Wednesday, July 31. Daniel 6 – 8

There is a historical problem at the end of Daniel 5 that carries us into chapter six. Daniel says that “Darius the Mede” overcame Babylon at the age of sixty-two. The problem is compounded in 9:1 as he is further identified as the “son of Xerxes.”

If we just stick with the names, we must identify this Darius as Darius II, the grandson of Xerxes II. That gives us a date of 424 B.C. and makes Daniel nearly two hundred years old.

It’s a difficult historical issue, but one that is not without resolution.

First, the conqueror of Babylon was Cyrus, an undisputable fact. But, Cyrus was the son of a Median princess and was known even to Nabonidus as “Cyrus the Mede.” “Darius” was an old Iranian title for a king, and we know that Cyrus (or one of his descendants) made up another title, a Persian one, Xerxes, as a title for king. Second, remember that this book is not written by Daniel, but by someone who had access to Daniel’s writings. The first six chapters are written about Daniel, entirely in the third person. The second six chapters are also written about Daniel but the writer admits to reading the writings of Daniel (cf. Daniel 7:1). The book would have been composed long enough in the future that the writer would know these Persian titles. In fact, the writer admits to them. In the last verse of chapter six, he writes “So Daniel prospered during the reign of Darius, who is also [the NIV translates this “and”] Cyrus the Persian.”

What should not be overlooked in the chapter however is the great faith of Daniel and Cyrus’ acceptance and admission of the sovereignty of the God of Israel.

Tuesday, July 30. Daniel 3 – 5

It’s easy to overlook sometimes how much time goes by in just a few chapters in the Bible. In chapter five, Daniel is said to have been appointed “chief of the magicians, enchanters, astrologers and diviners.” And yet, Belshazzar doesn’t seem to know him. To further complicate matters, Belshazzar has called in the magicians, enchanters, astrologers, and diviners to interpret the writing on the wall, but they cannot. If Daniel is their chief, why wasn’t he there, leading his crew?

Daniel was taken as a young man to Babylon in 605 B.C. Nebuchadnezzar had just become king of Babylon. Our story in chapter five takes place sixty-six years later. Daniel is an old man and likely no longer “chief” of anything – yet certainly known by reputation.

------------------------------------------------------------

■ **Stated problem**: Copy the commentary on Daniel from "What should not" up to and including "God of Israel.", swapping in "authority" wherever "sovereignty" appears.

■ **Data**:
------------------------------------------------------------

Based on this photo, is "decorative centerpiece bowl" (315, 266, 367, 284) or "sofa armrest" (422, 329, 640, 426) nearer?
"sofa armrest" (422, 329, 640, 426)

------------------------------------------------------------

■ **Solution to this exercise**:
What should not be overlooked in the chapter however is the great faith of Daniel and Cyrus’ acceptance and admission of the authority of the God of Israel.